# mucky pup



## rupertbrooke

This phrase is very common & refers to a dirty person. It is an affectionate use and usually applied to a child or a toddler. E.g."Look at the state of your clothes, you mucky pup! You've been rolling around in the dirt with Billy again, haven't you?" It can also be used when a child has been eating in a messy way. E.g. "What are you doing with your rice yogurt, you mucky pup!"


----------



## adelan

If you need a Turkish translation it would be "*seni yaramaz*" I guess.


----------



## rupertbrooke

Thanks, Adelan. Doesn't yaramaz mean 'naughty' not 'dirty'? Taking your cue is surely it should be seni pasaklı?


----------



## adelan

If you say "naughty boy" we will imagine a babyboy. If we translate "naughty" into Turkish, it is "yaramaz" however it is not prefectly true. Yaramaz (adjective) and yaramazlık (noun) is generally used for the babies and children below some age. We never say "pasaklı" to a baby/toddler. 
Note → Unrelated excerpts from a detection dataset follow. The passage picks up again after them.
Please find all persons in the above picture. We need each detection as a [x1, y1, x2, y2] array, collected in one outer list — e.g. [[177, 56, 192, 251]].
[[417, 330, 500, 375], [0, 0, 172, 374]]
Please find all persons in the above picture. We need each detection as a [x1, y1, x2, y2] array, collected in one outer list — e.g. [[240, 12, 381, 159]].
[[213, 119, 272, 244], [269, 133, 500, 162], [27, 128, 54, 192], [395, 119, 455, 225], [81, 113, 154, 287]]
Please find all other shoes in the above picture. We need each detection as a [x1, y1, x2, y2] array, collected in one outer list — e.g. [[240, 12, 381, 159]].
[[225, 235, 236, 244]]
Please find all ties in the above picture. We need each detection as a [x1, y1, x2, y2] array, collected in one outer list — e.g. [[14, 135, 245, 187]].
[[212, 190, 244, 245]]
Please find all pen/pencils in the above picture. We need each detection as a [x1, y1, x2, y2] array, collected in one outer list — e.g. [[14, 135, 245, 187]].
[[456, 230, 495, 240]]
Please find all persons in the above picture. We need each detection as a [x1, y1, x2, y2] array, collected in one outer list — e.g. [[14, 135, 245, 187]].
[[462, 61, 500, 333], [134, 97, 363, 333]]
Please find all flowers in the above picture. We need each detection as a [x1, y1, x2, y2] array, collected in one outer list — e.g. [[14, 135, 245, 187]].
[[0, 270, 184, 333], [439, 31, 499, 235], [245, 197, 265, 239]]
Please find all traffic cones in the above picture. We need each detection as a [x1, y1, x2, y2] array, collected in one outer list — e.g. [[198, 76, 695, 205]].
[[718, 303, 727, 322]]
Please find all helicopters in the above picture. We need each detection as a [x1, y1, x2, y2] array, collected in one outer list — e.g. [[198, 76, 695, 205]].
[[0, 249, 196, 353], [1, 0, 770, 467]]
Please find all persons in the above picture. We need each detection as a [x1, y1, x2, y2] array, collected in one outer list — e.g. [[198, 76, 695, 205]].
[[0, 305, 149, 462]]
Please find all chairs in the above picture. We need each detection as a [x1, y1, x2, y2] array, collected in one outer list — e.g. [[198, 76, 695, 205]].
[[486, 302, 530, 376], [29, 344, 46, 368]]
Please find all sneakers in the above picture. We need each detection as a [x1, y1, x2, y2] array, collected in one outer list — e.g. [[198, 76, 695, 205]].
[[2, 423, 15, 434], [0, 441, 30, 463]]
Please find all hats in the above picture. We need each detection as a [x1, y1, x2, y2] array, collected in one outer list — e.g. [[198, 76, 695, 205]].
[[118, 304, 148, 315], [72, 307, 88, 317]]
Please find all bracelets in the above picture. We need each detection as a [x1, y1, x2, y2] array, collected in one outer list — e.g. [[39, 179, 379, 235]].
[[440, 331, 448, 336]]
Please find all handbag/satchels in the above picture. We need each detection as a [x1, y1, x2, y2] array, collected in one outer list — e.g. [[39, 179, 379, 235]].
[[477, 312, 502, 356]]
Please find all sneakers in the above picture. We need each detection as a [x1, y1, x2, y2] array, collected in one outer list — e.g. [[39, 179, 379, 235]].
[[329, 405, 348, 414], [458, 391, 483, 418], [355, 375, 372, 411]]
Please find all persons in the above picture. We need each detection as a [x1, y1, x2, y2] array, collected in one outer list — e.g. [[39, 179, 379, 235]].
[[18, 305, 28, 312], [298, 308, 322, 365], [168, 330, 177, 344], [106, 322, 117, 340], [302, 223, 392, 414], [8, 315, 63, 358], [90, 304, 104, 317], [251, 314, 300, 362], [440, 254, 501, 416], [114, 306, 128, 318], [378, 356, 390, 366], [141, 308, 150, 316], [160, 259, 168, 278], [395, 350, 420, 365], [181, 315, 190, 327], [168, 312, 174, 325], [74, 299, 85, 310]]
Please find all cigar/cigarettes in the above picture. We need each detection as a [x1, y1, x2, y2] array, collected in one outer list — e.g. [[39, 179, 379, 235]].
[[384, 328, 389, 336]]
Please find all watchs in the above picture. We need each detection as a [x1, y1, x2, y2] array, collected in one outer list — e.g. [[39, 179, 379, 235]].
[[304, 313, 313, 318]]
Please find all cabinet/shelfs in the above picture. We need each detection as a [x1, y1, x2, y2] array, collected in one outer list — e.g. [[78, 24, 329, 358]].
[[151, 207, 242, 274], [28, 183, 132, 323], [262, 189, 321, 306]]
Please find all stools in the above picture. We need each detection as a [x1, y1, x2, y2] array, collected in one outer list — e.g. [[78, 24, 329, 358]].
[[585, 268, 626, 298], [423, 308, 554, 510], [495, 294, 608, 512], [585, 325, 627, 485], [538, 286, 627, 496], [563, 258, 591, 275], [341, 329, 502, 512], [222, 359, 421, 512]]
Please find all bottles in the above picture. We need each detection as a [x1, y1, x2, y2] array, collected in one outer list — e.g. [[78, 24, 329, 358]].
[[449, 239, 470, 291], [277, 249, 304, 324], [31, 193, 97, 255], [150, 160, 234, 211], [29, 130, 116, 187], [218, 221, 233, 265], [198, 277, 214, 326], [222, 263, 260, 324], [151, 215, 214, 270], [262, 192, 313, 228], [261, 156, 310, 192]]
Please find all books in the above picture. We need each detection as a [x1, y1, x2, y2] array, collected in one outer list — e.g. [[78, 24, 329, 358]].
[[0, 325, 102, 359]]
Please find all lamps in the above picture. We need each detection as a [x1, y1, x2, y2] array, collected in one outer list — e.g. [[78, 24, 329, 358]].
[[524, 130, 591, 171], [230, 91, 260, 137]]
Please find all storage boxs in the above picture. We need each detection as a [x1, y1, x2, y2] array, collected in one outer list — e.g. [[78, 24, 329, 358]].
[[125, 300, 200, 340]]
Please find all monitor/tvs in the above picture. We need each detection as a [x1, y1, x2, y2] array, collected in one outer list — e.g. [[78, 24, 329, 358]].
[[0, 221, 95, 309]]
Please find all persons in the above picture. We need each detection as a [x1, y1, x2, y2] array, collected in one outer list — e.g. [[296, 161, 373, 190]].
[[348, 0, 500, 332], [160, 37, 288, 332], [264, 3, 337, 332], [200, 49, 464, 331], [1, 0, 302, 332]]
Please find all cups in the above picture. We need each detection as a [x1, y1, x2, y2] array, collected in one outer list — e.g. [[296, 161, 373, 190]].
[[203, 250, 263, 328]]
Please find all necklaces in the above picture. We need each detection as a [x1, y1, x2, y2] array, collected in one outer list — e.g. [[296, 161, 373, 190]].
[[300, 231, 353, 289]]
On the other hand, "yaramazlık" has some slang meaning for adults which is out of our scope.


----------



## rupertbrooke

If you look at this picture of what we jokingly would call a mucky pup to a toddler, how would you personally descibe such an infant in Turkish?
http://www.pbase.com/image/41154428


----------



## adelan

Yaramaz. I showed this picture to my friends, they said "yaramaz" like me  The action the baby made is "yaramazlık" as well.


----------



## rupertbrooke

Thanks very much! Would you say the same to a baby girl?


----------



## Rallino

How about _Afacan_?


----------



## adelan

Sure. There is no gender for "yaramaz".


----------